[READING TEXT — start]

Disabling Web Protection on Devices

Jamf Protect Documentation

Solution
Application
Content Type
Technical Documentation
Utilities & Services
ft:locale
en-US

There are certain situations where your network security policies require you to disable web protection completely on the device. These situations include:

  • When devices are using an enterprise network that has a local security stack or proxy that the device must use.

  • When the device connects using a corporate VPN, all DNS requests must be handled by the enterprise's DNS name servers.

Note:If you want to bypass specific domains to handle split-brain DNS scenarios, see the Bypassing Specific Domains section.

You can configure a rule to disable web protection by defining certain network criteria. The criteria may include:

  • Wi-Fi SSID

  • DNS name server IP address

  • DNS search domain match is assigned to the device

As part of the network criteria, specify the connection that will disconnect when that criteria is met.

The following example shows a sample On Demand rules payload that does the following to the web protection service on the device, evaluated in this order:

  1. Disable web protection if the DNS search domain issued to a device matches *.customer.com.

  2. Disable web protection if the DNS name server addresses issued to the device is 10.102.46.20 or 10.102.46.30.

  3. Otherwise, enable web protection.

[READING TEXT — finish]
[DATASET ENTRIES — start]

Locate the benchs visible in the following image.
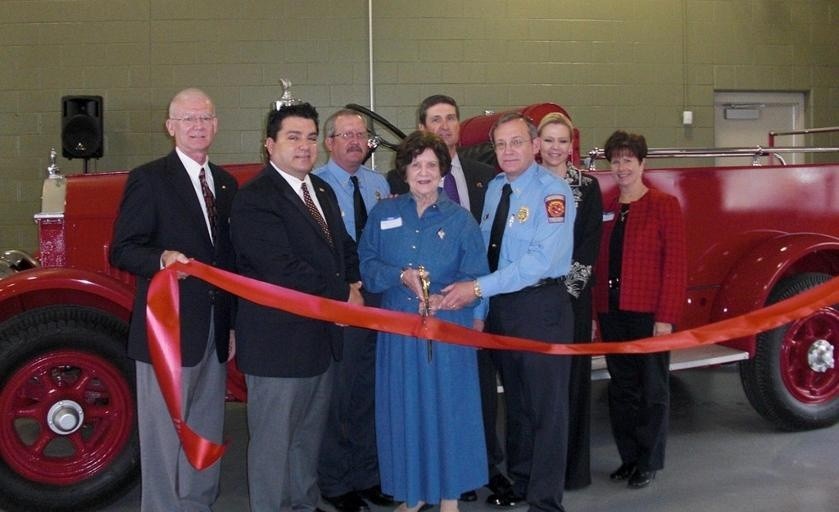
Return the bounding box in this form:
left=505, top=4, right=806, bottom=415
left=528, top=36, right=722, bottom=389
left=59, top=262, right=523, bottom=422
left=453, top=103, right=579, bottom=176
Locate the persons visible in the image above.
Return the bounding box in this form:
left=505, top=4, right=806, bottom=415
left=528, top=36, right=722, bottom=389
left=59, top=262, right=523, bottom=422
left=591, top=129, right=687, bottom=489
left=232, top=102, right=361, bottom=512
left=385, top=94, right=512, bottom=501
left=438, top=113, right=578, bottom=510
left=309, top=109, right=394, bottom=512
left=530, top=112, right=604, bottom=491
left=106, top=89, right=242, bottom=511
left=356, top=131, right=491, bottom=512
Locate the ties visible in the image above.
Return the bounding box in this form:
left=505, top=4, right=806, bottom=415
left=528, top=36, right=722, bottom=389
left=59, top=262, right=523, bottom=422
left=488, top=184, right=513, bottom=273
left=199, top=169, right=217, bottom=247
left=350, top=176, right=368, bottom=244
left=443, top=166, right=461, bottom=204
left=301, top=183, right=339, bottom=255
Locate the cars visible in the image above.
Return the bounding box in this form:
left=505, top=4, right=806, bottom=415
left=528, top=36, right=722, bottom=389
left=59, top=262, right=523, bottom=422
left=0, top=101, right=839, bottom=506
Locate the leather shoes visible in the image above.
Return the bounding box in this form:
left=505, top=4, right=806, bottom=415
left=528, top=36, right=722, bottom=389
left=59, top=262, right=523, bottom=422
left=320, top=492, right=371, bottom=512
left=458, top=490, right=478, bottom=502
left=610, top=463, right=635, bottom=481
left=356, top=485, right=395, bottom=506
left=627, top=468, right=656, bottom=489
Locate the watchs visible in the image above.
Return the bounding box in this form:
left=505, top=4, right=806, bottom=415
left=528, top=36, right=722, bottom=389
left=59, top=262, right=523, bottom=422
left=473, top=280, right=484, bottom=299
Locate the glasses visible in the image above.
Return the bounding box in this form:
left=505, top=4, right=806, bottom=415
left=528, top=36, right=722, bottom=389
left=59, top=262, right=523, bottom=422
left=408, top=160, right=440, bottom=169
left=329, top=131, right=367, bottom=139
left=170, top=114, right=218, bottom=125
left=493, top=138, right=533, bottom=150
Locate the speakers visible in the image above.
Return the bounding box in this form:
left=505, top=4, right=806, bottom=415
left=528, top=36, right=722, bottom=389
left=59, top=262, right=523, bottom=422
left=61, top=95, right=104, bottom=161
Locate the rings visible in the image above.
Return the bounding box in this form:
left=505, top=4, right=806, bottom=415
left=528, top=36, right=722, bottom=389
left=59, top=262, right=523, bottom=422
left=180, top=275, right=186, bottom=279
left=452, top=306, right=456, bottom=310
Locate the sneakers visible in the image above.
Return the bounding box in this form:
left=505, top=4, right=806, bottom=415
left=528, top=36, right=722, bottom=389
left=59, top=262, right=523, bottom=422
left=485, top=487, right=529, bottom=508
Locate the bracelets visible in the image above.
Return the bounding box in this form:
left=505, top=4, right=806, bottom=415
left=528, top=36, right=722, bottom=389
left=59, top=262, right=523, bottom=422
left=399, top=270, right=406, bottom=285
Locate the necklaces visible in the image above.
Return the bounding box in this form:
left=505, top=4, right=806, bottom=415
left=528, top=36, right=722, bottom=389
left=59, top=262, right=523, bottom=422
left=618, top=207, right=630, bottom=222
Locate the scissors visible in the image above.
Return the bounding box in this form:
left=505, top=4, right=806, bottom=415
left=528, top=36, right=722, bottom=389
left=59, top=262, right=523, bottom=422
left=418, top=264, right=431, bottom=325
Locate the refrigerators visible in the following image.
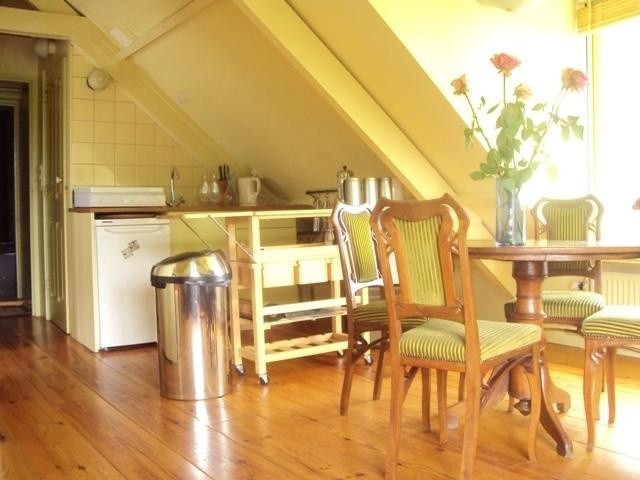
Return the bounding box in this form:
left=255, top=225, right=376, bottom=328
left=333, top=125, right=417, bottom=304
left=95, top=218, right=170, bottom=352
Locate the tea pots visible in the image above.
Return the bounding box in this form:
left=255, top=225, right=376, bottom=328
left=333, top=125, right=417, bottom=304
left=238, top=176, right=262, bottom=207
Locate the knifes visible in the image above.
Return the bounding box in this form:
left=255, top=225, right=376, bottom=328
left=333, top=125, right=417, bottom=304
left=219, top=164, right=231, bottom=181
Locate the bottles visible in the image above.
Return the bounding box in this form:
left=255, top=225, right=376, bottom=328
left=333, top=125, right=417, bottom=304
left=199, top=172, right=220, bottom=207
left=336, top=164, right=354, bottom=206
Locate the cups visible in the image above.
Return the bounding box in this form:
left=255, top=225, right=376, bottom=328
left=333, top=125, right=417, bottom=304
left=344, top=176, right=393, bottom=207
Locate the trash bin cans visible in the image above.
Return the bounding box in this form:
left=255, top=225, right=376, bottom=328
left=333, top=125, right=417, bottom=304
left=151, top=249, right=232, bottom=400
left=0, top=241, right=16, bottom=297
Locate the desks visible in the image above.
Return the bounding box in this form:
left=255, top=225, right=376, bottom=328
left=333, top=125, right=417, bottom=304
left=160, top=207, right=374, bottom=388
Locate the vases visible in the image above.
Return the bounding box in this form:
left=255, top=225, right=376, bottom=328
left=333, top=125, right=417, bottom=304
left=494, top=178, right=527, bottom=246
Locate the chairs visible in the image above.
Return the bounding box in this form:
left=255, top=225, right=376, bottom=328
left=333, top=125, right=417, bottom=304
left=504, top=195, right=603, bottom=420
left=582, top=303, right=640, bottom=452
left=332, top=202, right=467, bottom=433
left=370, top=194, right=544, bottom=478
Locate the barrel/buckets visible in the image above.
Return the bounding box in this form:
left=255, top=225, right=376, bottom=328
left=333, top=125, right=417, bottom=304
left=341, top=176, right=405, bottom=217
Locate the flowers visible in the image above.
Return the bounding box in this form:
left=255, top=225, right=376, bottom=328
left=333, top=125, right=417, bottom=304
left=450, top=52, right=586, bottom=241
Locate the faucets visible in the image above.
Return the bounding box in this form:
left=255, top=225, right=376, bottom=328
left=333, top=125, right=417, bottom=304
left=169, top=167, right=179, bottom=206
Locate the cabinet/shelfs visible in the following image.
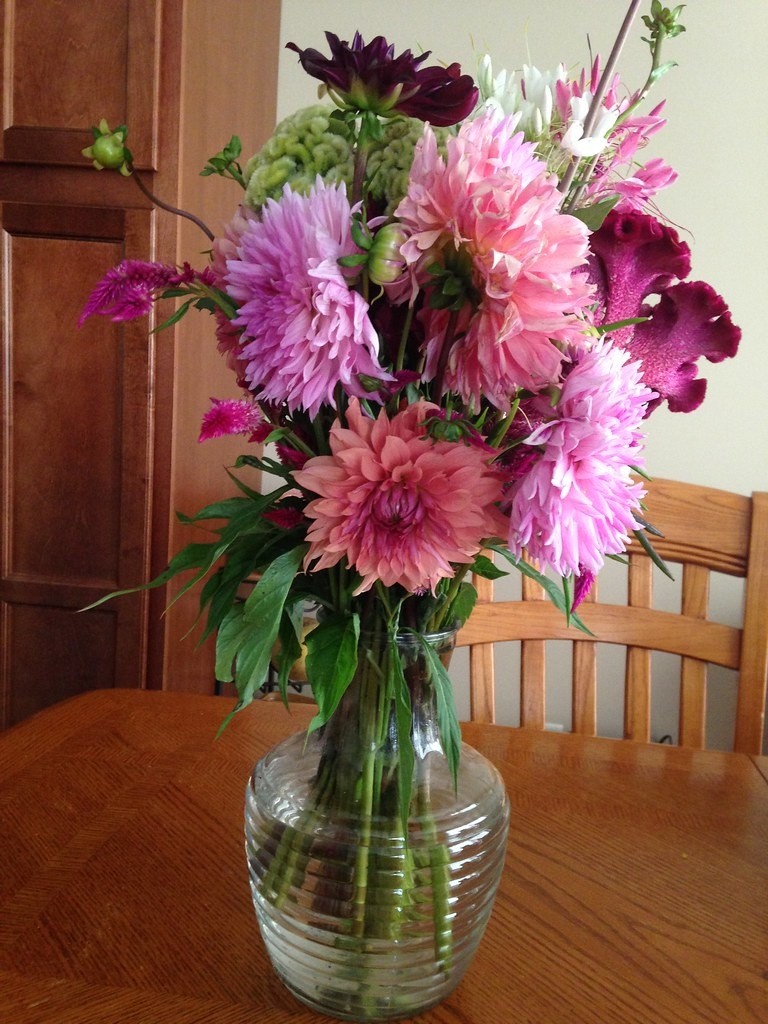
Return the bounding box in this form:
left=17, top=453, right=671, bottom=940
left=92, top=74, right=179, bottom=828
left=0, top=0, right=283, bottom=728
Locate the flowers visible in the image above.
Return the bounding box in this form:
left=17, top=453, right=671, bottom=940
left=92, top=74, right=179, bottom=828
left=73, top=0, right=744, bottom=1024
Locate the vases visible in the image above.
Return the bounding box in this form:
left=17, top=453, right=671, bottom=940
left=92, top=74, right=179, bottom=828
left=240, top=635, right=509, bottom=1022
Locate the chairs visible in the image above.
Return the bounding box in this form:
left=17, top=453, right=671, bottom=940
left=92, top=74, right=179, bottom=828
left=455, top=469, right=768, bottom=757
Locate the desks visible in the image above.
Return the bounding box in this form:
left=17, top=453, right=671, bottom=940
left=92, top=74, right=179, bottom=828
left=1, top=687, right=768, bottom=1024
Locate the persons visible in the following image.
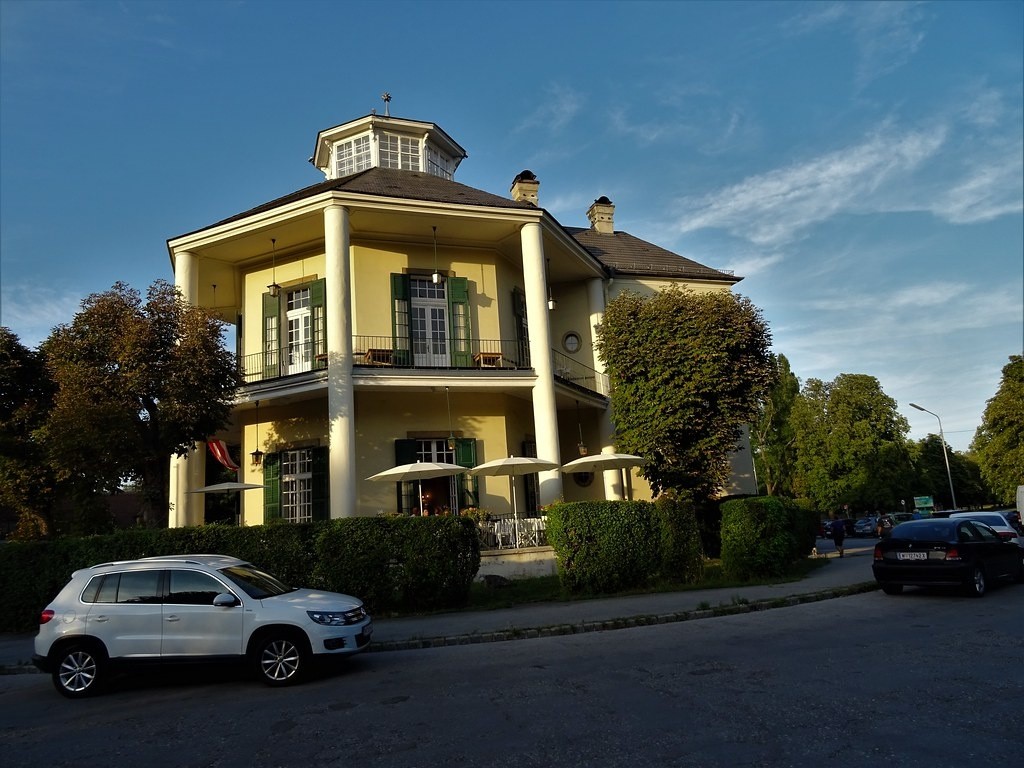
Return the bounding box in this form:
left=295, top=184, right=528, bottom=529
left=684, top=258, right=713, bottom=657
left=410, top=507, right=467, bottom=517
left=877, top=519, right=884, bottom=540
left=863, top=510, right=881, bottom=517
left=831, top=516, right=845, bottom=557
left=910, top=509, right=922, bottom=521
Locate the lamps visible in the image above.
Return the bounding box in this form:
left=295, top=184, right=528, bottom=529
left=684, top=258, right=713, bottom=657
left=249, top=401, right=264, bottom=466
left=575, top=400, right=588, bottom=456
left=431, top=226, right=443, bottom=285
left=547, top=258, right=556, bottom=311
left=445, top=387, right=458, bottom=451
left=267, top=238, right=281, bottom=298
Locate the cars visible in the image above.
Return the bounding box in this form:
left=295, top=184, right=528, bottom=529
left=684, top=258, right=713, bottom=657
left=871, top=517, right=1023, bottom=597
left=819, top=512, right=914, bottom=538
left=949, top=512, right=1021, bottom=547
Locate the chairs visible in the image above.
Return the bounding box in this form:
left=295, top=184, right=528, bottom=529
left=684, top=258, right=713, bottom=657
left=496, top=519, right=515, bottom=550
left=517, top=518, right=539, bottom=548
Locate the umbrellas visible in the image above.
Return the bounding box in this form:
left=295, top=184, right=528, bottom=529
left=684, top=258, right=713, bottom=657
left=469, top=455, right=561, bottom=548
left=364, top=460, right=468, bottom=517
left=562, top=447, right=650, bottom=501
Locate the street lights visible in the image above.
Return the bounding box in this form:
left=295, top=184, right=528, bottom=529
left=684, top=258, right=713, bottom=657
left=908, top=402, right=958, bottom=512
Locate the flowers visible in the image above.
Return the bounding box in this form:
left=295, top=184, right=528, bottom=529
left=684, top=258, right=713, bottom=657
left=537, top=496, right=569, bottom=512
left=462, top=506, right=494, bottom=520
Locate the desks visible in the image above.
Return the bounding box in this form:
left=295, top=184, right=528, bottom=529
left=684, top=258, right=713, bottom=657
left=315, top=353, right=328, bottom=368
left=473, top=352, right=504, bottom=367
left=365, top=348, right=410, bottom=366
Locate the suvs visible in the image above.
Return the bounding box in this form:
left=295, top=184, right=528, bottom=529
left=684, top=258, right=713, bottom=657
left=30, top=554, right=372, bottom=698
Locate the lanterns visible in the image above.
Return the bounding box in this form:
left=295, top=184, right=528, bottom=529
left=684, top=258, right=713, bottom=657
left=578, top=443, right=588, bottom=456
left=448, top=437, right=455, bottom=450
left=250, top=449, right=264, bottom=466
left=432, top=274, right=441, bottom=283
left=547, top=300, right=557, bottom=310
left=268, top=285, right=281, bottom=295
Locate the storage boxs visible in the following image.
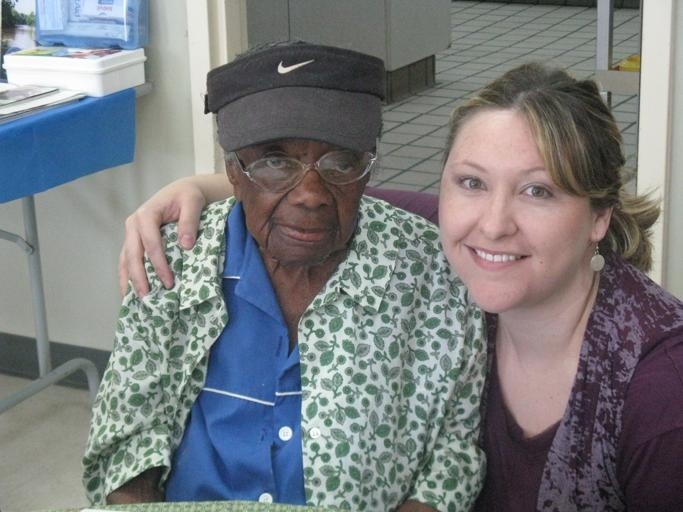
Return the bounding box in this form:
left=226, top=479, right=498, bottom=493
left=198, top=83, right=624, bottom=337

[DATASET ENTRIES — finish]

■ **WORK ORDER A**:
Answer these questions from the web protection page:
(i) When a device connects through a corporate VPN, what must handle all DNS requests?
(ii) Which section does the page refer to for bypassing specific domains in split-brain DNS scenarios?
(iii) In the sample rules payload, which DNS name server addresses cause web protection to be disabled?
■ **WORK ORDER B**: Go on with the web protection page, beginning right after its final line.
The material plays no part in what follows.

■ **TASK OUTPUT A**:
(i) The enterprise's DNS name servers.
(ii) The Bypassing Specific Domains section.
(iii) 10.102.46.20 or 10.102.46.30.

■ **TASK OUTPUT B**:
<array> 
  <dict> 
    <key>DNSDomainMatch</key> 
    <array> 
        <string>*.customer.com</string> 
    </array> 
    <key>Action</key> 
    <string>Disconnect</string> 
  </dict> 
  <dict> 
    <key>DNSServerAddressMatch</key> 
    <array> 
        <string>10.102.46.20</string> 
        <string>10.102.46.30</string> 
    </array> 
    <key>Action</key> 
    <string>Disconnect</string> 
  </dict> 
  <dict> 
    <key>Action</key> 
    <string>Connect</string> 
  </dict> 
</array>
Note:

You can use the following steps to discover the DNS search domains and DNS name service addresses that are configured by the network you are connecting:

In Terminal, enter the command scutil --dns when your macOS device is connected to the network in the manner in which you would like web protection disabled.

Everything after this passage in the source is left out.